Copy out, character for character, the rows below from the line with "Determine the order of" to the line with "point (784, 329), point", both included.

Raw rows:

○ ○ ○

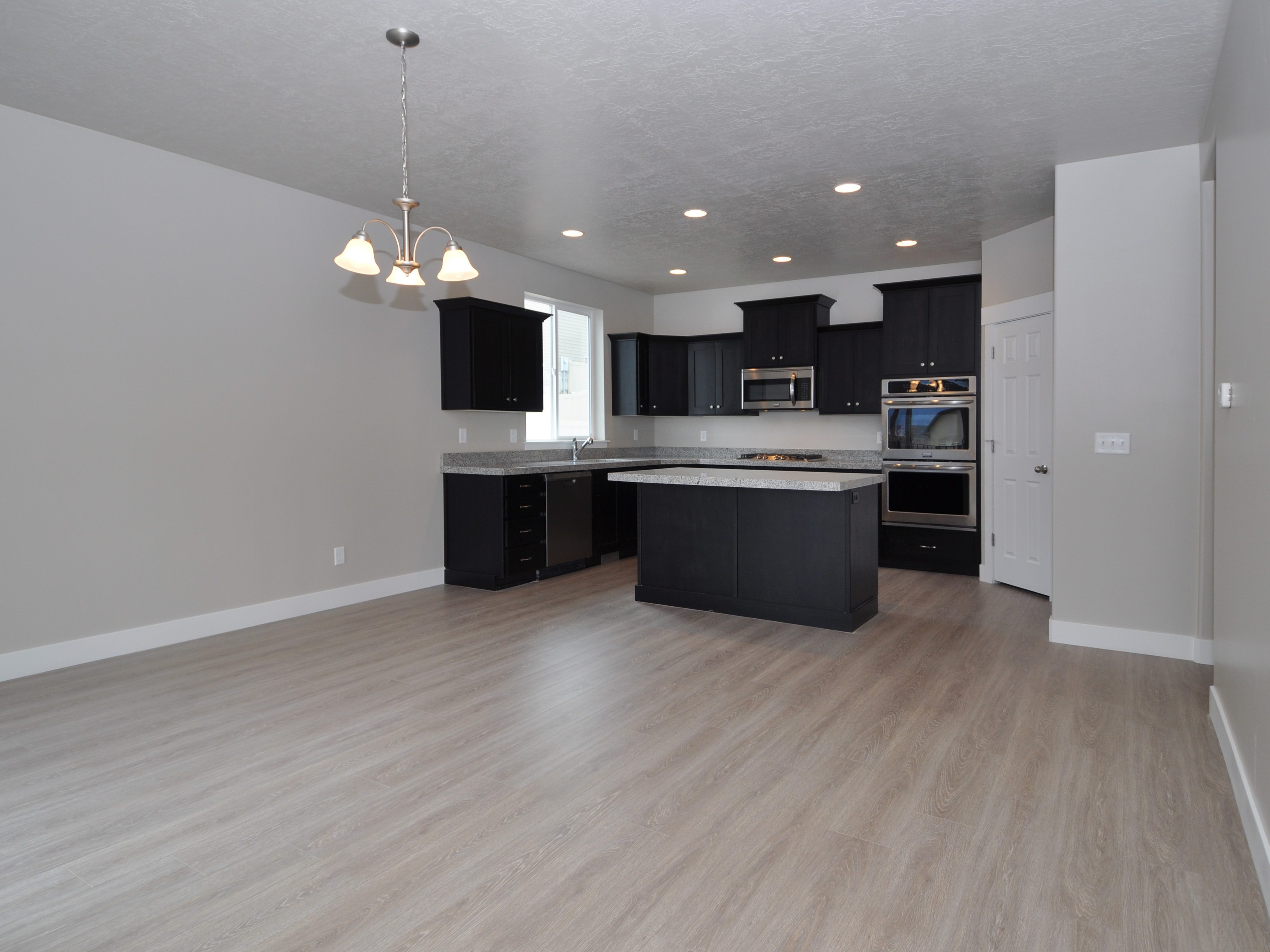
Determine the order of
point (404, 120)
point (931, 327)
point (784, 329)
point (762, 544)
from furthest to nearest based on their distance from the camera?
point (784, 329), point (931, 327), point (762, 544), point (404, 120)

○ ○ ○

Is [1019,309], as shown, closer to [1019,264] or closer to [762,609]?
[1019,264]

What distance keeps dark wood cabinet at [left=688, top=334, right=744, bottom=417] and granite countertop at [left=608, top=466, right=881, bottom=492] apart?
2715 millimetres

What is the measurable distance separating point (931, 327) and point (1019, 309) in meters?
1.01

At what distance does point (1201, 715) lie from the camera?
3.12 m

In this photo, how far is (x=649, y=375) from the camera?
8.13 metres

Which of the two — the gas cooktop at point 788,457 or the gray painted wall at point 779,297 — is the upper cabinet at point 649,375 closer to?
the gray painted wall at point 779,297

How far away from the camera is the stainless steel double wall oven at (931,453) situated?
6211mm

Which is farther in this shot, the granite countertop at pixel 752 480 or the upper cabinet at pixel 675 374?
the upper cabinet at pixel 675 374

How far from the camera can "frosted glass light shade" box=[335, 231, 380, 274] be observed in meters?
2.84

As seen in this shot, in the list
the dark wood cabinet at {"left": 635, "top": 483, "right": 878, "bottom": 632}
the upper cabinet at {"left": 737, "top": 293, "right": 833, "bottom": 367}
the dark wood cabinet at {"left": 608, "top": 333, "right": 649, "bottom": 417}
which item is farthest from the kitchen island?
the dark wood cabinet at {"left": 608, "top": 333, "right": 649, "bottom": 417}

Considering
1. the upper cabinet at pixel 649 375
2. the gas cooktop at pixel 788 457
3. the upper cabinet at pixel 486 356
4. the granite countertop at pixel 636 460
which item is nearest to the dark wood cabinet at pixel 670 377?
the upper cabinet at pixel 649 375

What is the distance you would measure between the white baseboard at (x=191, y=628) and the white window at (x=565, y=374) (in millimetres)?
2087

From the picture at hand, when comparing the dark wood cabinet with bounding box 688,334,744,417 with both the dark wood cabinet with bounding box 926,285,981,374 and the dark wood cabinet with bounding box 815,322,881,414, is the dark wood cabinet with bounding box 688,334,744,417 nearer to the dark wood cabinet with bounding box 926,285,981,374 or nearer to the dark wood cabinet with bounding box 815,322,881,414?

○ ○ ○

- **SOLUTION FOR THIS EXERCISE**
Determine the order of
point (404, 120)
point (931, 327)
point (784, 329)
point (762, 544)
from furthest to nearest based on their distance from the camera?
point (784, 329), point (931, 327), point (762, 544), point (404, 120)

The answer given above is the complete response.